If patient compliance within a single study is differentially poor in one country versus all others, an e-diary’s design is not likely the issue, says King. “Perhaps there are issues with the translations, or patients were not trained properly, or the demands in their lives were different. There’s rarely one answer. The interplay of the various factors affecting compliance is complex. Training of site users and monitors is critical as it is their responsibility to train and motivate subjects to complete their diaries,” she adds.

Compliance among the elderly (91.9 percent) was higher than for either children (91.1 percent) or other adults (88.6 percent), says King, probably because they tend to be “more rule-based” and have less busy lives. This contradicts the popularly held belief that trials making use of e-dairies have lower levels of compliance among elderly patients who cannot “get to grips” with the technology.

American subjects, with their 88.9 percent compliance rate, are twenty-third in the list of most compliant subjects.
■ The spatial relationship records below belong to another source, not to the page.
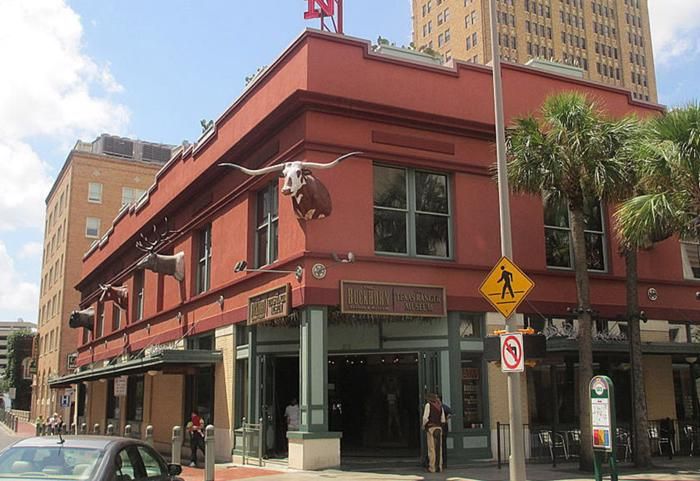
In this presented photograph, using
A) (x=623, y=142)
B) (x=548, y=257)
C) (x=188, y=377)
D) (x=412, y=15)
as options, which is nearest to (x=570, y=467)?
(x=548, y=257)

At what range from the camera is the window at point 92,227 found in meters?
65.2

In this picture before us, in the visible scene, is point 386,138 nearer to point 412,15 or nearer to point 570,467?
point 570,467

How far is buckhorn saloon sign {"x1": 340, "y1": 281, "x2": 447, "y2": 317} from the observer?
17.2 m

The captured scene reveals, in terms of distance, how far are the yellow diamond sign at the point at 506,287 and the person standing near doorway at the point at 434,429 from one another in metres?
4.79

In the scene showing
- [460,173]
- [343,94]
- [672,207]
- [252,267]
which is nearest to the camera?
[672,207]

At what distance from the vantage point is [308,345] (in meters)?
16.7

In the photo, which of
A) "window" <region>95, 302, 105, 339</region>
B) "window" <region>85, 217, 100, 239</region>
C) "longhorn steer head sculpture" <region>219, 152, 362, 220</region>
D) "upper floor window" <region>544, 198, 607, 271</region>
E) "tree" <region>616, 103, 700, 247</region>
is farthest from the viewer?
"window" <region>85, 217, 100, 239</region>

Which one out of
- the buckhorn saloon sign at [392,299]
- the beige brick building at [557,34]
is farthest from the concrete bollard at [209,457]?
the beige brick building at [557,34]

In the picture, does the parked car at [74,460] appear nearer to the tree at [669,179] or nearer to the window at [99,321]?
the tree at [669,179]

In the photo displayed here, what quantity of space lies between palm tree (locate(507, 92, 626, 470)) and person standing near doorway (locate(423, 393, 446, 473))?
303cm

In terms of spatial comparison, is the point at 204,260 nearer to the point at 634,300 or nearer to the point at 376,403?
the point at 376,403

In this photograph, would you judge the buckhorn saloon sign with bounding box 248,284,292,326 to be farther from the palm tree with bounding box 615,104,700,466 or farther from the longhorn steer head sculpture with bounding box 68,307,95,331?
the longhorn steer head sculpture with bounding box 68,307,95,331

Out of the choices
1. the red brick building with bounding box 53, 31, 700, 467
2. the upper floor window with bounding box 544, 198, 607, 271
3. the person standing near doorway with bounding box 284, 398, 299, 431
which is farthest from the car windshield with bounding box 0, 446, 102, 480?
the upper floor window with bounding box 544, 198, 607, 271

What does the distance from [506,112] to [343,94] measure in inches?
195
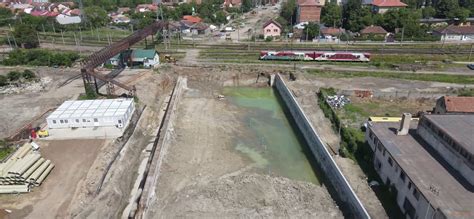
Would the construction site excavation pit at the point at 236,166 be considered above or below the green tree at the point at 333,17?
below

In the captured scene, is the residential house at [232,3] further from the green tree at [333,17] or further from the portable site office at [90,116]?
the portable site office at [90,116]

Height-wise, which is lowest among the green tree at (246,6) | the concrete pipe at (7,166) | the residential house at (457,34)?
the concrete pipe at (7,166)

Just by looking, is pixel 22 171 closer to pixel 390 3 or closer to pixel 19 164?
pixel 19 164

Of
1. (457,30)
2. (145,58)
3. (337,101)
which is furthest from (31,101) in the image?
(457,30)

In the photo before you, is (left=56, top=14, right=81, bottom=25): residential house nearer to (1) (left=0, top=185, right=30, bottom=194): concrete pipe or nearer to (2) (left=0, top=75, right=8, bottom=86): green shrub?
(2) (left=0, top=75, right=8, bottom=86): green shrub

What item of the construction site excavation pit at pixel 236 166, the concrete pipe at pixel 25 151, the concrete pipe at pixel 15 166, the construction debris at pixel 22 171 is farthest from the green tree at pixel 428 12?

Their position is probably not because they’re techno-phobic, says King, “but because they’re more apt to ask, ‘Why should I?’ It’s part of their education to question things.”

The analysis also showed that males were on average 13 percent less compliant than females. The gender difference in compliance is one of the study’s softer findings, says King. It emerged from relatively large female-only studies and a small sampling of male-only trials, so other factors could be easily be having an influence. Gender wasn’t determinable in mixed trials, making a “direct comparison” impossible at this stage. “There is an impression that women are more compliant than men, but we will test this in future analyses using data from mixed-gender trials.”

The compliance rate for children could be a reflection of caretakers fulfilling their role as parents, says King. “There’s also fairly high compliance with teenagers, possibly because an e-diary is more ‘cool’ to fill in than a paper diary, and it’s private. Privacy is a big factor with all age and gender groups, as it doesn’t label them with a disease condition or make them stand out.” Similarly, the discreet nature of e-diaries improves compliance in general health studies, including those of men with erectile dysfunction.

By therapeutic category, trials of vaccines and treatments for overactive bladder showed the greatest level of compliance, says King. Among patients with back pain, breakthrough pain, and migraines, compliance tended to be lower because of the difficulty in meeting diary demands in the midst of a pain episode. CRF assists sponsors with protocol design so that patients can opt out of recording pain relief at the merely “nice to have” time points. “We can put in different levels of alerts and alarms for the critical ones…to make it as easy as possible to comply and to help guarantee collection of the most important data.”

The trials examined in the study all used the TrialMax solution of CRF. But any electronic tool that does “anywhere near a decent job” should be able to greatly improve the usual compliance return of paper-based trials, which according to various studies is approximately 30 percent, says King. Across all study phases, CRF boasts a 90 percent compliance rate.